Description of the task | Return every line of the records below that contains the word "distance", matching case exactly.

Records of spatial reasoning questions
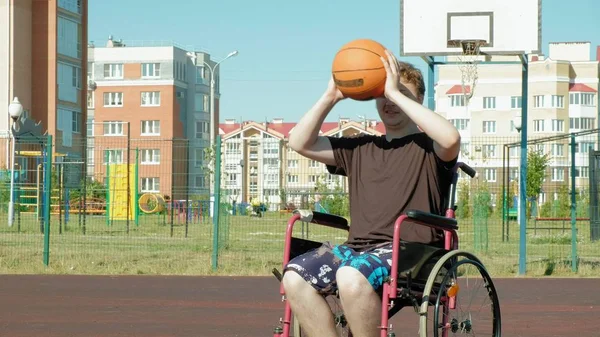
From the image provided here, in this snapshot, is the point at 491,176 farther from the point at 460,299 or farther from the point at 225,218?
the point at 460,299

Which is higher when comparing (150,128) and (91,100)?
(91,100)

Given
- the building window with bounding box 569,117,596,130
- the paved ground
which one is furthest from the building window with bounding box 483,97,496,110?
the paved ground

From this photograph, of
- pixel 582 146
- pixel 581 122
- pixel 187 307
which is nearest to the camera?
pixel 187 307

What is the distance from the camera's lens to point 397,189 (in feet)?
17.3

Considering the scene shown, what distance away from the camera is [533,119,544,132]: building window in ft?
328

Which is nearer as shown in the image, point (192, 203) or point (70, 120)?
point (192, 203)

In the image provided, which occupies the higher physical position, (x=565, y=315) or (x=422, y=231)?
(x=422, y=231)

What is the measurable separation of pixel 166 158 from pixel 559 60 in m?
86.7

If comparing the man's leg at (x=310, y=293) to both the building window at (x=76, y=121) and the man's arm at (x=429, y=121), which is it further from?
the building window at (x=76, y=121)

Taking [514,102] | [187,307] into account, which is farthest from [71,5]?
[187,307]

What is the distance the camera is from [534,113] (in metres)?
99.5

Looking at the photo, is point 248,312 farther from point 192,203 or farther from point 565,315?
point 192,203

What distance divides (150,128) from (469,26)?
86.3 meters

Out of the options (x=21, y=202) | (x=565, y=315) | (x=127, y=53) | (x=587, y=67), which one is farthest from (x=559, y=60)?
(x=565, y=315)
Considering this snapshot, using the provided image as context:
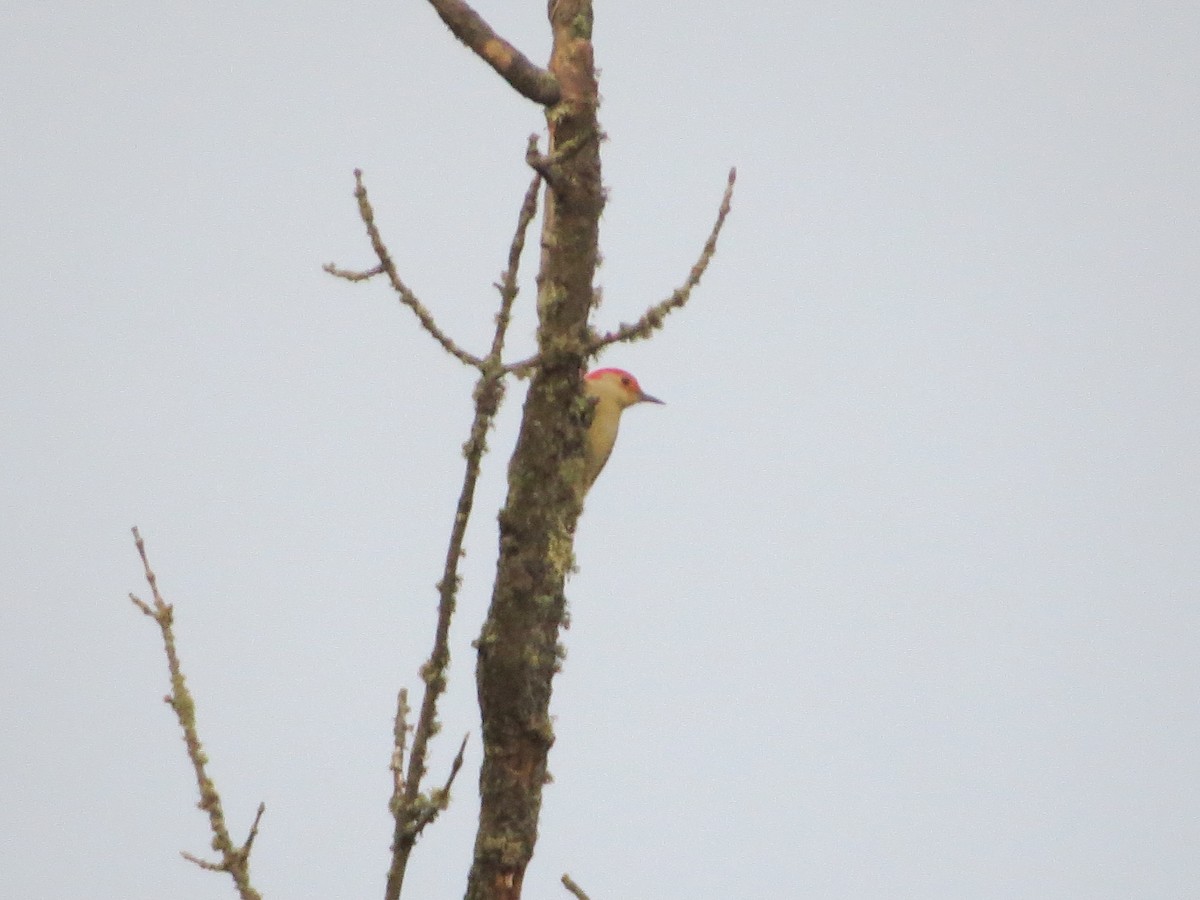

Task answer |
What is the distance from the camera's lens to point 397,189 (in feet)?
Considering the scene shown, what distance away from the camera is [533,119,544,132]: building window in ft?
What is the distance the camera is from [534,113] (in metres)?
What distance divides (150,128) from (469,26)?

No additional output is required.